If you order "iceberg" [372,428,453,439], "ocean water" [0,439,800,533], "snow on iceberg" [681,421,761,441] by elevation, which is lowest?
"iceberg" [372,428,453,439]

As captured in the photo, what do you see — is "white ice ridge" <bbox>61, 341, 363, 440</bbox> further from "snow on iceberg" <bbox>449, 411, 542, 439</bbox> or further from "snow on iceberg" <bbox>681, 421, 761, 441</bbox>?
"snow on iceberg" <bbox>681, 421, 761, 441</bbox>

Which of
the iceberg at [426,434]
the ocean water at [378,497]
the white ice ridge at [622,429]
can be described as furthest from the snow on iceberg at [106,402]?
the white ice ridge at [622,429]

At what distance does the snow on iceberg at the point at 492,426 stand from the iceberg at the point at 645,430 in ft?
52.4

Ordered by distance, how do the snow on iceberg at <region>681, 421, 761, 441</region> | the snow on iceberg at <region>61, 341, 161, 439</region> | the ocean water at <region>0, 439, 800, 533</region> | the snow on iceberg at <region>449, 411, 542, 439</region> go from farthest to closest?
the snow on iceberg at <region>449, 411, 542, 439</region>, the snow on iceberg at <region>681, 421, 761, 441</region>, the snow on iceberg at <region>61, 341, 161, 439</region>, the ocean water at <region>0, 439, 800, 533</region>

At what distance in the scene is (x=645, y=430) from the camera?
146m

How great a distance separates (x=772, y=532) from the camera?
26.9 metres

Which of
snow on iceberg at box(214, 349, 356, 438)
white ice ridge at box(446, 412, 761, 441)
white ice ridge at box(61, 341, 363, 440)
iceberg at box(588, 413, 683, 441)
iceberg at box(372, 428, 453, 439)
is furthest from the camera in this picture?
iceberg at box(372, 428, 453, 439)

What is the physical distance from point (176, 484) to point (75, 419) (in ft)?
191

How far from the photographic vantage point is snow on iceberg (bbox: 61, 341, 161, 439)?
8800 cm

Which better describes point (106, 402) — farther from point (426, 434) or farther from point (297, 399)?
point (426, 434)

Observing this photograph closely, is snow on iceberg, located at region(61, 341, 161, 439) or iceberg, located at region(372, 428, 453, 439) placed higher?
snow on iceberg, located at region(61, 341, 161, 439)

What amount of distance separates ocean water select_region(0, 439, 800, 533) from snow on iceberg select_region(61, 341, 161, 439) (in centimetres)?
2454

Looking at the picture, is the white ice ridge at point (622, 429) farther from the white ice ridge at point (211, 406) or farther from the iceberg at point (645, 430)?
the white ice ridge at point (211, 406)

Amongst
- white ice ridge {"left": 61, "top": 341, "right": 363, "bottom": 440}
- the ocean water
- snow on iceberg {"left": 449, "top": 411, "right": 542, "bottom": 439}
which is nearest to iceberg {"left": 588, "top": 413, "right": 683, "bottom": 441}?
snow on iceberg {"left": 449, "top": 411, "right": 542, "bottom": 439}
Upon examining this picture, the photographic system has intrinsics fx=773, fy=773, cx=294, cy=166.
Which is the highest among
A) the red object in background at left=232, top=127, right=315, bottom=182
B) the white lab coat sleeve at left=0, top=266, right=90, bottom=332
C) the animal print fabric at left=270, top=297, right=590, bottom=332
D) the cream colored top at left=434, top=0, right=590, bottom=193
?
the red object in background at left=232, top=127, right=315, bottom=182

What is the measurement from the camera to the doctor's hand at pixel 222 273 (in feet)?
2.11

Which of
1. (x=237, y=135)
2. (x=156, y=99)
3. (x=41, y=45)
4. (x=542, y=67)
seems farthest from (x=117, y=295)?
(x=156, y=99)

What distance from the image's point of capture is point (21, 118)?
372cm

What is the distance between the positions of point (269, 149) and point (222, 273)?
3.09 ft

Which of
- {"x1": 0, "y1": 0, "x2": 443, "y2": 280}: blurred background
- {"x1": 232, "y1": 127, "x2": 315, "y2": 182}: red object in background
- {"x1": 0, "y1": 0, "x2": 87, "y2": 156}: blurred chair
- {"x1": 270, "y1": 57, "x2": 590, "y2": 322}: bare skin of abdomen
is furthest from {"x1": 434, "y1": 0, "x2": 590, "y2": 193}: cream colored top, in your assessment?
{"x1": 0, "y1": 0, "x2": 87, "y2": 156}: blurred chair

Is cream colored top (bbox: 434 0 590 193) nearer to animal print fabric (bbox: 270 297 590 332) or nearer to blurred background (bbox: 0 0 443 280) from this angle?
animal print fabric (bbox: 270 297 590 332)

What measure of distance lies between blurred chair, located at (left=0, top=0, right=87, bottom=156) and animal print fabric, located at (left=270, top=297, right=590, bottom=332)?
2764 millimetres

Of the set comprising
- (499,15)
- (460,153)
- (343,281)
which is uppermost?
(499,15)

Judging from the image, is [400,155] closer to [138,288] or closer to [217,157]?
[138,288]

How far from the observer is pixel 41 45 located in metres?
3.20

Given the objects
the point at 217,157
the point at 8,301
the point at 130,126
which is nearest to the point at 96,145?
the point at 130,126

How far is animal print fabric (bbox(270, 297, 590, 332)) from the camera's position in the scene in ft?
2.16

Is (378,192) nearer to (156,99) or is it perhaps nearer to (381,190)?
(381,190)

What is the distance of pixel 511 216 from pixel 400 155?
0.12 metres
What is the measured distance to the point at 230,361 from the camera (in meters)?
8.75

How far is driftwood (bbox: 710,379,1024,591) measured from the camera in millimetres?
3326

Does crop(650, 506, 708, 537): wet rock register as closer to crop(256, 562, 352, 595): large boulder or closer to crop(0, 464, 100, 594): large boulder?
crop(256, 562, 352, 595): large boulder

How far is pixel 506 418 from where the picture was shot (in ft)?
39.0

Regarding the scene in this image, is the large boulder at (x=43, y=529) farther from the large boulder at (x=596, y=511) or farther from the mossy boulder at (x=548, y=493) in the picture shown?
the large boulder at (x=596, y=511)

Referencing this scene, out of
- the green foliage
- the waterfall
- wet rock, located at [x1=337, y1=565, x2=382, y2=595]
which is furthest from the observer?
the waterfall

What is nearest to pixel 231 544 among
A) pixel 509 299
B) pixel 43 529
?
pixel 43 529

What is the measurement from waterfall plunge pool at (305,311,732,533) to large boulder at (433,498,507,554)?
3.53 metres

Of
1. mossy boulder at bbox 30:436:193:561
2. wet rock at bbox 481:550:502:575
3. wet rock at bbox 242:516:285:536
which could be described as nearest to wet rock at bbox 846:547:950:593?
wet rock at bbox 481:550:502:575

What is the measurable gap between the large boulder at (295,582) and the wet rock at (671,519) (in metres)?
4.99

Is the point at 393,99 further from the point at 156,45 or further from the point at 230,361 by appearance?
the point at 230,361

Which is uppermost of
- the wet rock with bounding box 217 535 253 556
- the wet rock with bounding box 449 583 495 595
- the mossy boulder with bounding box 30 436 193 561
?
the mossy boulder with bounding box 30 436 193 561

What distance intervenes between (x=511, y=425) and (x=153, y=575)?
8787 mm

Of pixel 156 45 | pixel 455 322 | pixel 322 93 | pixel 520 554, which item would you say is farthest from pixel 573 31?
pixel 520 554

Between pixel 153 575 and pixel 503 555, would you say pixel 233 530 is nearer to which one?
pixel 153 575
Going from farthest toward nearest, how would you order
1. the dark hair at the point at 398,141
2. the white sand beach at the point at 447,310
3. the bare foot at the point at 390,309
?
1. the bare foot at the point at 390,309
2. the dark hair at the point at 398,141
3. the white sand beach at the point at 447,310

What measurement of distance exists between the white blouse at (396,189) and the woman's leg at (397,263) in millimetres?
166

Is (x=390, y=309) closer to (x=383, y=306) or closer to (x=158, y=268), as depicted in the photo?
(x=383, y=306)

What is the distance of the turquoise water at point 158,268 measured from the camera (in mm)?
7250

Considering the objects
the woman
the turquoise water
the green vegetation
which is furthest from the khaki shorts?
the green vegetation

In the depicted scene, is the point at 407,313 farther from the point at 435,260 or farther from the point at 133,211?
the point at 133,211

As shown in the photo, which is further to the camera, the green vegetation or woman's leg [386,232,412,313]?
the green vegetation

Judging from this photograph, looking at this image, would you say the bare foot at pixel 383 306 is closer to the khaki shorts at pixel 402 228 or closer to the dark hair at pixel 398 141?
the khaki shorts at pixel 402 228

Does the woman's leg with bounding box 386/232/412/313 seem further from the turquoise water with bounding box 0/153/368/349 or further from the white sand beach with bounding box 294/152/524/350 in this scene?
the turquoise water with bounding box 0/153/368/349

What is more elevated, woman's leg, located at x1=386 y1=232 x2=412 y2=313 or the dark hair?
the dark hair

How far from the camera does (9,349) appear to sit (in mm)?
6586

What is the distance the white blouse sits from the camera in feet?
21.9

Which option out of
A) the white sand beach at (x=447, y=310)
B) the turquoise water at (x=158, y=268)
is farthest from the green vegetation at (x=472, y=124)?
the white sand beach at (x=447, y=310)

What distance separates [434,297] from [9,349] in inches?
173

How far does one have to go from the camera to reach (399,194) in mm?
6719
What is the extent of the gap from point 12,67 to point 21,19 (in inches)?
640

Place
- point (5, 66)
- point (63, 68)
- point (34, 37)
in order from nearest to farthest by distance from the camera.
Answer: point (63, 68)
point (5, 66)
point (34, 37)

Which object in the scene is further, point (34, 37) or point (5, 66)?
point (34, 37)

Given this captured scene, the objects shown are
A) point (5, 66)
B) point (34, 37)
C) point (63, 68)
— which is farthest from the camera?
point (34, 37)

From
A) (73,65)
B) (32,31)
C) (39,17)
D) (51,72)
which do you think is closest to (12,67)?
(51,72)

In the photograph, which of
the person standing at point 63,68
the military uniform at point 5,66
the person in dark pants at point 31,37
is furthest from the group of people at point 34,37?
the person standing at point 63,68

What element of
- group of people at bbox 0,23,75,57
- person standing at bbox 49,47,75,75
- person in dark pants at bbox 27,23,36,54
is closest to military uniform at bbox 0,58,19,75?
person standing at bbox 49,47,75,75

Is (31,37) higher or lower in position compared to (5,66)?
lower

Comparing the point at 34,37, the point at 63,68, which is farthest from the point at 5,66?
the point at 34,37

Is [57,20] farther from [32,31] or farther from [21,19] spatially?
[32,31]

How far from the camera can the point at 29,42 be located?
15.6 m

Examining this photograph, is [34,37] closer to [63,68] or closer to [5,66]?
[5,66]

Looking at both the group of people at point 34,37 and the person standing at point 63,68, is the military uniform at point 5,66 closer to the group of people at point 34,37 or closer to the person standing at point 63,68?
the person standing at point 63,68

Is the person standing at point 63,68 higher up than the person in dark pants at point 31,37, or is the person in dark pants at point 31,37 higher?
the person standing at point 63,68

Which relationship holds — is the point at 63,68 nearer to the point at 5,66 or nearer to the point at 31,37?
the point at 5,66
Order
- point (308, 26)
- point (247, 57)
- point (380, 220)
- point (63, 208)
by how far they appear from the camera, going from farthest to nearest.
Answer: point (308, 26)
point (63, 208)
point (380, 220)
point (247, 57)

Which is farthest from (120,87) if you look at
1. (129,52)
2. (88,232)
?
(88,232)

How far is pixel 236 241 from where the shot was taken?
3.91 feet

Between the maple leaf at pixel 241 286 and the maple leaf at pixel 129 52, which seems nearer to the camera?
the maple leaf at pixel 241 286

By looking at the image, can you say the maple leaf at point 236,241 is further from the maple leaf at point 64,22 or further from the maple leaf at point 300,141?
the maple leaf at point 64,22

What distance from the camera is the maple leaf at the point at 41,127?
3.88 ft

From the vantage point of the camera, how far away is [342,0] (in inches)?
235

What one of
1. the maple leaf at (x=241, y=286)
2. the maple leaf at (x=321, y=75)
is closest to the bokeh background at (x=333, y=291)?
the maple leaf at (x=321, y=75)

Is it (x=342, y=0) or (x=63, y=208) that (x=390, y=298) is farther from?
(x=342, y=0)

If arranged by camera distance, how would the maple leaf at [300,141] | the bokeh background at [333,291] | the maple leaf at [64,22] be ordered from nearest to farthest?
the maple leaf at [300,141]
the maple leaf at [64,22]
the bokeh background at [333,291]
-*-
§ **BRIEF**:
Exactly and only the lines from the one containing "Looking at both" through the end of the material are to be reproduced, both ends included.

§ **EXERCISE RESULT**:
Looking at both the group of people at point 34,37 and the person standing at point 63,68, is the military uniform at point 5,66 closer to the group of people at point 34,37 or closer to the person standing at point 63,68?
the person standing at point 63,68

Is the person standing at point 63,68 higher up than the person in dark pants at point 31,37, or is the person in dark pants at point 31,37 higher?
the person standing at point 63,68

Which relationship holds — is the point at 63,68 nearer to the point at 5,66 or nearer to the point at 31,37?
the point at 5,66
Order
- point (308, 26)
- point (247, 57)
- point (380, 220)
- point (63, 208)
by how far they appear from the camera, going from farthest to nearest.
Answer: point (308, 26)
point (63, 208)
point (380, 220)
point (247, 57)

Which is farthest from (120,87) if you look at
1. (129,52)
2. (88,232)
?
(88,232)

How far is pixel 236 241 from where the shot was taken?
3.91 feet

Between the maple leaf at pixel 241 286 and the maple leaf at pixel 129 52, which seems nearer to the camera?
the maple leaf at pixel 241 286

By looking at the image, can you say the maple leaf at point 236,241 is further from the maple leaf at point 64,22 or further from the maple leaf at point 300,141?
the maple leaf at point 64,22

What distance from the camera is the maple leaf at the point at 41,127?
3.88 ft

From the vantage point of the camera, how far away is [342,0] (in inches)?
235

What one of
1. the maple leaf at (x=241, y=286)
2. the maple leaf at (x=321, y=75)
is closest to the bokeh background at (x=333, y=291)?
the maple leaf at (x=321, y=75)

Is it (x=342, y=0) or (x=63, y=208) that (x=390, y=298) is farther from?
(x=342, y=0)

If arranged by camera distance, how would the maple leaf at [300,141] | the bokeh background at [333,291] | the maple leaf at [64,22] be ordered from nearest to farthest?
the maple leaf at [300,141]
the maple leaf at [64,22]
the bokeh background at [333,291]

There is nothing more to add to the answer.